Instruction — The line containing "At what distance from point" marks the start; extract exactly from it through the last line of the entries, and omit any pictures.

··· Available data

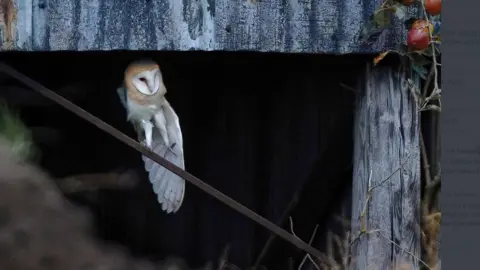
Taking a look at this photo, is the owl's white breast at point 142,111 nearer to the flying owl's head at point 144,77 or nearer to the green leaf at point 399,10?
the flying owl's head at point 144,77

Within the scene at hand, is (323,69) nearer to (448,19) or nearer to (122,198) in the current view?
(122,198)

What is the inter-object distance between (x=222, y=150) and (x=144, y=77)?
5.34 ft

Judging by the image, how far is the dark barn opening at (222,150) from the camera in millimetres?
5078

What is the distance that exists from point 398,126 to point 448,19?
2.49 m

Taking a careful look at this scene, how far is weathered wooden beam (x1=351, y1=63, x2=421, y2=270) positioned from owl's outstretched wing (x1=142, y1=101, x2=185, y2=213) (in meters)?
0.84

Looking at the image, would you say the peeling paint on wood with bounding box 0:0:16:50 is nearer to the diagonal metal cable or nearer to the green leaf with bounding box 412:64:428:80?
the diagonal metal cable

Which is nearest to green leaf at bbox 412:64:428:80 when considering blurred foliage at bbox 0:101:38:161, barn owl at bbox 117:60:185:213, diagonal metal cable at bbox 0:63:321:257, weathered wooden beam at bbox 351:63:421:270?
weathered wooden beam at bbox 351:63:421:270

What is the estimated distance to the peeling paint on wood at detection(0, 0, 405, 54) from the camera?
3791 millimetres

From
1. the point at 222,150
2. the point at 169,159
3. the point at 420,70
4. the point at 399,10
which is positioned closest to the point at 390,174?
the point at 420,70

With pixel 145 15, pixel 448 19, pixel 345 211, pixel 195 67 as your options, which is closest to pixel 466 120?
pixel 448 19

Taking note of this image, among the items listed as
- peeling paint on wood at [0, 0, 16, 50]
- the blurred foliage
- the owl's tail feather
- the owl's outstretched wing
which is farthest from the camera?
the owl's tail feather

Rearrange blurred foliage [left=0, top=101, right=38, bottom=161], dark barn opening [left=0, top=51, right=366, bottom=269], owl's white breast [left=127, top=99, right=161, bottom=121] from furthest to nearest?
dark barn opening [left=0, top=51, right=366, bottom=269]
owl's white breast [left=127, top=99, right=161, bottom=121]
blurred foliage [left=0, top=101, right=38, bottom=161]

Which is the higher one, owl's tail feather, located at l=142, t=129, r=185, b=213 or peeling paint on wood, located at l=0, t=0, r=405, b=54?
peeling paint on wood, located at l=0, t=0, r=405, b=54

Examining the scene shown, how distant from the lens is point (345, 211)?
495 centimetres
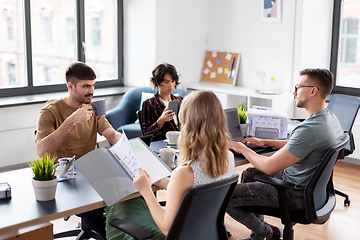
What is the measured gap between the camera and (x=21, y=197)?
178 centimetres

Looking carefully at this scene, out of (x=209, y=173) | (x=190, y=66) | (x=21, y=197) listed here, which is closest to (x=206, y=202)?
(x=209, y=173)

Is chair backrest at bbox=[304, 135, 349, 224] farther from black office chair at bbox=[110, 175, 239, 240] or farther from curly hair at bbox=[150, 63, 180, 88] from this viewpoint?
curly hair at bbox=[150, 63, 180, 88]

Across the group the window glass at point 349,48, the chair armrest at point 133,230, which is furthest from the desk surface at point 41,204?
the window glass at point 349,48

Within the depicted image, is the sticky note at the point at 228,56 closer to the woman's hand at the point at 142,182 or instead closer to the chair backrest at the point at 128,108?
the chair backrest at the point at 128,108

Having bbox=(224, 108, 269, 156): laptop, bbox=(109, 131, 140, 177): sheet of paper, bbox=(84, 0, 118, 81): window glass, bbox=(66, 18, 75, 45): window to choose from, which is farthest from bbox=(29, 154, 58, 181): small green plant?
bbox=(84, 0, 118, 81): window glass

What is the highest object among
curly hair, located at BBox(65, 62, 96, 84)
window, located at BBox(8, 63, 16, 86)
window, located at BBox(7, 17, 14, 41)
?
window, located at BBox(7, 17, 14, 41)

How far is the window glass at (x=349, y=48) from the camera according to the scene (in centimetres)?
494

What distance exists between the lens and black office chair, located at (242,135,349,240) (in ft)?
6.96

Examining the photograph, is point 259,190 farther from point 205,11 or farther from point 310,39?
point 205,11

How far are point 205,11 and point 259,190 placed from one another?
3999 millimetres

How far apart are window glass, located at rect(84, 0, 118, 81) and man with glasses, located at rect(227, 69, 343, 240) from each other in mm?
3481

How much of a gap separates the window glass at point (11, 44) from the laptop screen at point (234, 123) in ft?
9.58

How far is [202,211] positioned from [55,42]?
13.1 feet

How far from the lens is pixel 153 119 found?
3252 millimetres
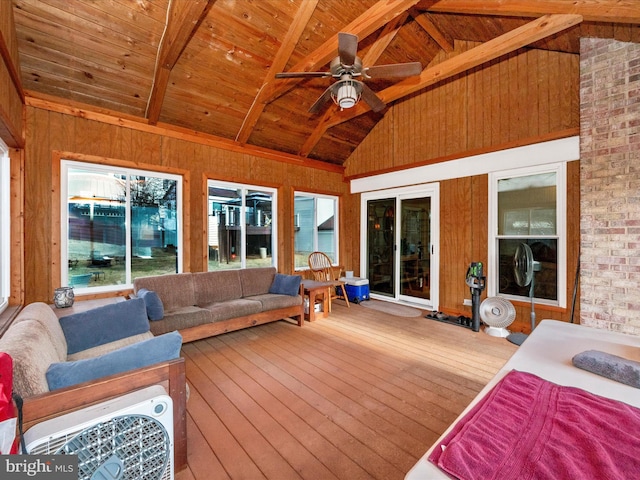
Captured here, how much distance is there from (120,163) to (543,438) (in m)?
4.78

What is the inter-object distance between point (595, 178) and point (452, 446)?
3953mm

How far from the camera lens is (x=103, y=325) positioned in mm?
2428

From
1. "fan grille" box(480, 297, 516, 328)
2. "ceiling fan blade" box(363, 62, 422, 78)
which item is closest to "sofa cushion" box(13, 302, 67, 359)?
"ceiling fan blade" box(363, 62, 422, 78)

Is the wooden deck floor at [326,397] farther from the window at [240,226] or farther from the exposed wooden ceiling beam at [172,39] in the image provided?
the exposed wooden ceiling beam at [172,39]

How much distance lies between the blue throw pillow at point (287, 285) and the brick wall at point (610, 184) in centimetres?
366

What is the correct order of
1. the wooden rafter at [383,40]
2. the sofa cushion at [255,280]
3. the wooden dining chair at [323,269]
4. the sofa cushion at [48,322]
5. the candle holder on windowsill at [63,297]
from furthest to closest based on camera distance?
the wooden dining chair at [323,269] → the sofa cushion at [255,280] → the wooden rafter at [383,40] → the candle holder on windowsill at [63,297] → the sofa cushion at [48,322]

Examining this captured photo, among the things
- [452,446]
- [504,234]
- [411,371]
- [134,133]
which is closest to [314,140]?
[134,133]

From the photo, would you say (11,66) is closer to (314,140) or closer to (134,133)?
(134,133)

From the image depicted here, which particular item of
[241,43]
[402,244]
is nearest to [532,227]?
[402,244]

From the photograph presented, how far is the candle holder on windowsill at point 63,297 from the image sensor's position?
3033mm

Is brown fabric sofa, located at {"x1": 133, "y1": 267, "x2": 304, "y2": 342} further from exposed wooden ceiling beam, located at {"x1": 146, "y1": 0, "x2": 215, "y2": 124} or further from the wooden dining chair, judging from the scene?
exposed wooden ceiling beam, located at {"x1": 146, "y1": 0, "x2": 215, "y2": 124}

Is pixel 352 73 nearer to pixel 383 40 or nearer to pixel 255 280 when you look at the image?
pixel 383 40

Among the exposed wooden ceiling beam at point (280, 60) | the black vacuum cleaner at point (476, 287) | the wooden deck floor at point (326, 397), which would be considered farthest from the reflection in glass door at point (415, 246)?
the exposed wooden ceiling beam at point (280, 60)

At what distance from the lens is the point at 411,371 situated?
9.28 feet
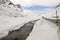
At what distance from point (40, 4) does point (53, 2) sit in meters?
0.61

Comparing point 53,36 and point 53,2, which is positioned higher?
point 53,36

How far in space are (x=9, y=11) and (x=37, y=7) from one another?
246 centimetres

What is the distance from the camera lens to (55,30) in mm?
1809

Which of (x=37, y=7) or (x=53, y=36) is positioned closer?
(x=53, y=36)

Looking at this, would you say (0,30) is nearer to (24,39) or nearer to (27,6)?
(24,39)

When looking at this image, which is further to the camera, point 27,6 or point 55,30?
point 27,6

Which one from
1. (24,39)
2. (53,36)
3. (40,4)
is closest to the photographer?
(53,36)

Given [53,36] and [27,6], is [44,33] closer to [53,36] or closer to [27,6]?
[53,36]

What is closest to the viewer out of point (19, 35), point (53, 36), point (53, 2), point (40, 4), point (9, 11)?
point (53, 36)

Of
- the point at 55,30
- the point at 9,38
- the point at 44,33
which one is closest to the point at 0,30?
the point at 9,38

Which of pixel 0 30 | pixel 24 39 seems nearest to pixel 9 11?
pixel 0 30

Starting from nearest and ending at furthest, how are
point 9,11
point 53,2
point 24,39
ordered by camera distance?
point 24,39
point 9,11
point 53,2

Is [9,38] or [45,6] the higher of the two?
[9,38]

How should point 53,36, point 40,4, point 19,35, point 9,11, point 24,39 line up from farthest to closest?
point 40,4
point 9,11
point 19,35
point 24,39
point 53,36
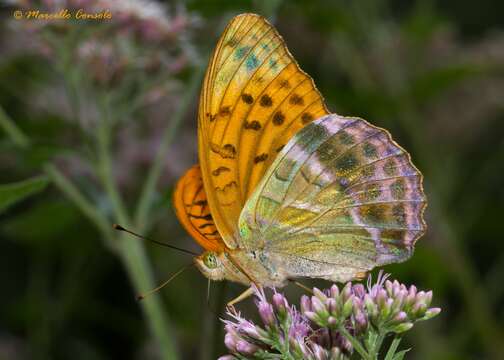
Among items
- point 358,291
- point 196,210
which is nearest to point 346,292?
point 358,291

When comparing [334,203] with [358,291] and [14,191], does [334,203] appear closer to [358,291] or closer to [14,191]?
[358,291]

······

Answer to the task —
At what distance from point (40, 4) does point (53, 2) sit in meters?
0.61

Comparing point 53,36 and point 53,2, which is positioned higher?
point 53,36

How far in space are (x=9, y=11) and (x=37, y=7) from one another?
246 centimetres

What is the distance from the camera lens to (55,30) in mm?
1809

Which of (x=37, y=7) or (x=53, y=36) is positioned closer?
(x=53, y=36)

Looking at this, would you say (0,30) is nearer to (24,39) or nearer to (27,6)?
(24,39)

When looking at this image, which is further to the camera, point 27,6 or point 55,30?
point 27,6

Which one from
1. (24,39)
2. (53,36)
3. (40,4)
is closest to the photographer?
(53,36)

Given [53,36] and [27,6], is [44,33] closer to [53,36] or closer to [27,6]?
[53,36]

What is closest to the viewer out of point (19, 35), point (53, 36), point (53, 2), point (40, 4), point (9, 11)?
point (53, 36)

Of
- the point at 55,30
- the point at 9,38
- the point at 44,33
which one is closest to the point at 0,30?
the point at 9,38

Which of pixel 0 30 | pixel 24 39 seems nearest to pixel 9 11?
pixel 0 30

Starting from nearest and ending at furthest, how are
point 9,11
point 53,2
point 24,39
ordered by camera distance?
point 24,39
point 9,11
point 53,2

Is [9,38] or [45,6] the higher of the two?
[9,38]

How should point 53,36, point 40,4, point 19,35, point 9,11, point 24,39 line up from farthest to closest?
point 40,4
point 9,11
point 19,35
point 24,39
point 53,36
Among items
- point 358,291
- point 196,210
which is nearest to point 346,292?
point 358,291

When comparing [334,203] with [358,291] and [14,191], does [334,203] appear closer to [358,291] or closer to [14,191]?
[358,291]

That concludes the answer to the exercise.